I'll give an example of the latter approach. There is a relatively-little known algorithm called CHC (Eshelman 1991) that tends to work really well for a lot of problems. Unfortunately, one reason it's little-known is that the only way to access the original paper is to buy the printed proceedings of the first FOGA conference, but you can probably find a little bit of information online, hopefully enough to get you started. I can give you something of a quick overview though. In rough pseudocode, CHC looks like

delta = k/4               # k = chromosome length
while not done
create new child population
for i = 1 to n/2     # n = population size
select p1, p2 from population without replacement
if hamming_distance(p1, p2) > delta
c1, c2 = HUX crossover(p1, p2)
insert c1, c2 into child pop
end if
end for
if child pop is empty
delta = delta - 1
else
take best n individuals from union of parent and child populations as next population
end if
if delta < 0
keep one copy of best individual in population
generate n-1 new population members by flipping 35% of the bits of the best individual
delta = k/4
end if


The HUX crossover operator is like uniform crossover, but instead of choosing randomly between the parents independently for each bit, it exchanges precisely half the differing bits from the parents.

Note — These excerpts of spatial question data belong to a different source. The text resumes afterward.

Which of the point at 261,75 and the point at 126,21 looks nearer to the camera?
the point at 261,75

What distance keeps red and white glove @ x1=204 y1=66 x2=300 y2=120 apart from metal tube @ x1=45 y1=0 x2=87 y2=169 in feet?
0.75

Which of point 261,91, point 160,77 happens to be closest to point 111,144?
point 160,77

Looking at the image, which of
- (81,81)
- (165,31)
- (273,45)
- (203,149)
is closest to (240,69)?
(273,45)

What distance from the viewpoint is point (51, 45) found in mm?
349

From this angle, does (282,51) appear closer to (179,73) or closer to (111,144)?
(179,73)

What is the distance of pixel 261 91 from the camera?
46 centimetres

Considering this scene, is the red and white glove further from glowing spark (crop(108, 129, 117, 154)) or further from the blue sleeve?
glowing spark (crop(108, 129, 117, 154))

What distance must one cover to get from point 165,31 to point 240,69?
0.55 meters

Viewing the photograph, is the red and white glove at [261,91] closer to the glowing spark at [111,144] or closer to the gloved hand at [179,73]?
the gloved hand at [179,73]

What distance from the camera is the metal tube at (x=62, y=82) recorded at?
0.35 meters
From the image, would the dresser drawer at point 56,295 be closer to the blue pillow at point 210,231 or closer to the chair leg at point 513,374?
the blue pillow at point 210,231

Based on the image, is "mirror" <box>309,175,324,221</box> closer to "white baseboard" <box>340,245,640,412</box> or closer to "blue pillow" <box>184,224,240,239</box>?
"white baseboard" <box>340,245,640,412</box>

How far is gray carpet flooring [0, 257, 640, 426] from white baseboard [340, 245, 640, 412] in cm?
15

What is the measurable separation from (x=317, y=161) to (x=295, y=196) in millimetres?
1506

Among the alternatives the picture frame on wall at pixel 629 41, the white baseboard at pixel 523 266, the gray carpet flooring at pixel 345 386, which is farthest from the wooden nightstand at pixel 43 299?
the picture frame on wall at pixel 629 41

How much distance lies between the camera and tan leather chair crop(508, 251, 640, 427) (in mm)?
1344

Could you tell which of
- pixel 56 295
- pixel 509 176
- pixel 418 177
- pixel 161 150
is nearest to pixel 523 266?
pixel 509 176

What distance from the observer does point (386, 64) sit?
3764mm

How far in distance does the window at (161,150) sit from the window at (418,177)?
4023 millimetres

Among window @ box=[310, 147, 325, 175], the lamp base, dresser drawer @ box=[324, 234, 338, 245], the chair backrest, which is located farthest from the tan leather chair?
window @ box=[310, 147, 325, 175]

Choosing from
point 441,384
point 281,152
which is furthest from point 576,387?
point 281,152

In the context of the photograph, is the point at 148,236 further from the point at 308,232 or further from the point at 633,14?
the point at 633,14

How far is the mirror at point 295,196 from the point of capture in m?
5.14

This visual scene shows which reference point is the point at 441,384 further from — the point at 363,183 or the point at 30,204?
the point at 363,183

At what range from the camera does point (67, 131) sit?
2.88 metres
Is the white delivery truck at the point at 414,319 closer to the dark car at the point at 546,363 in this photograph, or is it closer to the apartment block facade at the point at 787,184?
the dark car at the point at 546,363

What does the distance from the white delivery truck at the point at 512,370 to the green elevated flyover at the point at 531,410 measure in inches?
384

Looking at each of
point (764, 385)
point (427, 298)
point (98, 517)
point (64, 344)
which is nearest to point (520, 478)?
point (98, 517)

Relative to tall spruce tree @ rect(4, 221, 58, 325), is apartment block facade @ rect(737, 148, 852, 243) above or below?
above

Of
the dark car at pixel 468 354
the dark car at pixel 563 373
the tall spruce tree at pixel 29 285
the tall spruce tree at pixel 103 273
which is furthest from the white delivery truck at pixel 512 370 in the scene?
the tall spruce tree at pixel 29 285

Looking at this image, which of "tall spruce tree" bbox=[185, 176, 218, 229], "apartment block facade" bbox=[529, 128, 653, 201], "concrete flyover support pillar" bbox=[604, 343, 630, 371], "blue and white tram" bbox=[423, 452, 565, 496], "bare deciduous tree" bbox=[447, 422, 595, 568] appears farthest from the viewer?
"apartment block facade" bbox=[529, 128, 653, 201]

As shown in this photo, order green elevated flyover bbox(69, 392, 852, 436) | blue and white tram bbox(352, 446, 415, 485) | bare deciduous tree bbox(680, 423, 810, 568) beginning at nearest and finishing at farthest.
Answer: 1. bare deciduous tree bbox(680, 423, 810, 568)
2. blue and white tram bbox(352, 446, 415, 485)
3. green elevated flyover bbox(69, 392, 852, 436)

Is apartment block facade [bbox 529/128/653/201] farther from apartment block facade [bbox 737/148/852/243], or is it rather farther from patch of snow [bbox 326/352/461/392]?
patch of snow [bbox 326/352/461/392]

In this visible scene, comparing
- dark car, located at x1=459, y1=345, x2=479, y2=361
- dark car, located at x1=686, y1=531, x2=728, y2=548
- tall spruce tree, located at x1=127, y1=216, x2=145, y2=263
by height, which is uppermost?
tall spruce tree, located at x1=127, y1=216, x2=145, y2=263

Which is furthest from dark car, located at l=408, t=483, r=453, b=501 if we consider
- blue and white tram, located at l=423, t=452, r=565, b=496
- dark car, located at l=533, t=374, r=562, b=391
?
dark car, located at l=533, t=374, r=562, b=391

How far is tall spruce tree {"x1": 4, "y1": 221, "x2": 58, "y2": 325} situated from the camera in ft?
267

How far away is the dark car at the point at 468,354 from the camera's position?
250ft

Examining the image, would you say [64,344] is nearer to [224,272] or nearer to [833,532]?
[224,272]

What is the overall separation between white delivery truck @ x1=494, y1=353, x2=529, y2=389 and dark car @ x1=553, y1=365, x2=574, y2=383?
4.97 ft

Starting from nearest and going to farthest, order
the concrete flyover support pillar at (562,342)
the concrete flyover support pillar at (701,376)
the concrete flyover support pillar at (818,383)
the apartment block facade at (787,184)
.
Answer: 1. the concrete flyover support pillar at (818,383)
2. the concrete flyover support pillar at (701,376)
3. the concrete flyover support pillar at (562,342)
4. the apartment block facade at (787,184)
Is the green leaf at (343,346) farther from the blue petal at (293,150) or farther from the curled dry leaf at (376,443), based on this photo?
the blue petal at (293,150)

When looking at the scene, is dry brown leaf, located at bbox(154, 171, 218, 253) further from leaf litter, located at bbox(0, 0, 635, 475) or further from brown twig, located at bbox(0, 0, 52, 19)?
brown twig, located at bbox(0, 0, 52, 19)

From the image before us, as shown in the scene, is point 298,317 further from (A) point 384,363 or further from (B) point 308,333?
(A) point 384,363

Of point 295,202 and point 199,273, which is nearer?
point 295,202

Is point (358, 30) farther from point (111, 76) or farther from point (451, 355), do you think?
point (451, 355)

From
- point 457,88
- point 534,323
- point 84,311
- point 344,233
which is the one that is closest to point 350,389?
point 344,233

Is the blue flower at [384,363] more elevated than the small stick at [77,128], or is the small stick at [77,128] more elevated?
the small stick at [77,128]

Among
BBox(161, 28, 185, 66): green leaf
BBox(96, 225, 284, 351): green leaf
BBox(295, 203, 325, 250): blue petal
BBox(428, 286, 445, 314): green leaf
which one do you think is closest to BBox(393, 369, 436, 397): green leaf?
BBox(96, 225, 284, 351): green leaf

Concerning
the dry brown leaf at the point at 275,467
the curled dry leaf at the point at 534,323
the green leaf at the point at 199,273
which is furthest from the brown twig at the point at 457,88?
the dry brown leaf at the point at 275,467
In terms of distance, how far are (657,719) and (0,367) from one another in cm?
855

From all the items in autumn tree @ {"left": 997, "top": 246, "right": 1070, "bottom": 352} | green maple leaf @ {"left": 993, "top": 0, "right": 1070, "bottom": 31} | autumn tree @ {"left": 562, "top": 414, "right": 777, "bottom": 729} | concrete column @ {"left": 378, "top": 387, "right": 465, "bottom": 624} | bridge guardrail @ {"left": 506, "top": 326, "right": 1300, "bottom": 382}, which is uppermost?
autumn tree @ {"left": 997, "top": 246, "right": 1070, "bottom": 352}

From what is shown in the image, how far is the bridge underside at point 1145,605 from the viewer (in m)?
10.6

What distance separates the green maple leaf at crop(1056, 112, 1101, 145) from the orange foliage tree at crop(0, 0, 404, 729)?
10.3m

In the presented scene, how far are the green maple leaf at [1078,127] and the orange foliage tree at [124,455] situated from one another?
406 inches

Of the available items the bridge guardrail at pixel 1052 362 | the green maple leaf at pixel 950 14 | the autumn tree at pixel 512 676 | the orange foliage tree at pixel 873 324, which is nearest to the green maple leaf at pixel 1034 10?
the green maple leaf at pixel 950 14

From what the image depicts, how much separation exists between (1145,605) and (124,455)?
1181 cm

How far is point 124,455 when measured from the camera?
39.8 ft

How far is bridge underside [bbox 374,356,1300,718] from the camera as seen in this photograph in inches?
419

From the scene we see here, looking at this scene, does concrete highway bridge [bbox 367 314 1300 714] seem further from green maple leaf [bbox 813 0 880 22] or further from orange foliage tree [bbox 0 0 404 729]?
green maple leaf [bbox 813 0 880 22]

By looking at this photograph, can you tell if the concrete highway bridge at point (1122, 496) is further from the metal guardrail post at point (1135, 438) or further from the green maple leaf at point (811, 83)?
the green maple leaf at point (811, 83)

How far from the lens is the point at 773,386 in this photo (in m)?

You then just keep running this loop until you decide to quit, either because you've found a good enough solution, you've exhausted the amount of time you have to spend on the problem, or whatever other criteria you desire.

• Thanks for your suggestion. I'll give it a go. My mutation rate most of the times are 0.8. I've just set it to 1 and put binary tournament selection on (previously I had 4-5 tournament size). And the population size is double the usual one (200 members vs 96) to increase diversity. The program is running now. See if it gives better results.. – trailmax Aug 18 '11 at 23:23

The following answer is a shameless self-promotion, but I don't have any other reference. I did some stuff some years ago on how to deal with "premature" local optima in local search algorithms, i.e., when you get stuck too soon in the search. However, this is not a TCS answer, so maybe out of scope for this site.

The paper is this: Ant Colony Optimization with Adaptive Fitness Function for Satisﬁability Testing. Also check the references.

The idea is to make your fitness landscape to adapt during the search. To do that, you add some weight schemes to the objective function. Then you change the weights according to some rules based on how good or bad your doing. Please consult the paper about how to define these weight schemes.

The target problem in the paper was random MAX-SAT, because that problem has a bunch of feasible solutions with the same fitness, and that gives you a lot of plateaus, and in general evolutionary algorithms don't work very well for MAX-SAT. So changing the landscape really helps. However, it should be easy to adapt the weight schemes to different problems.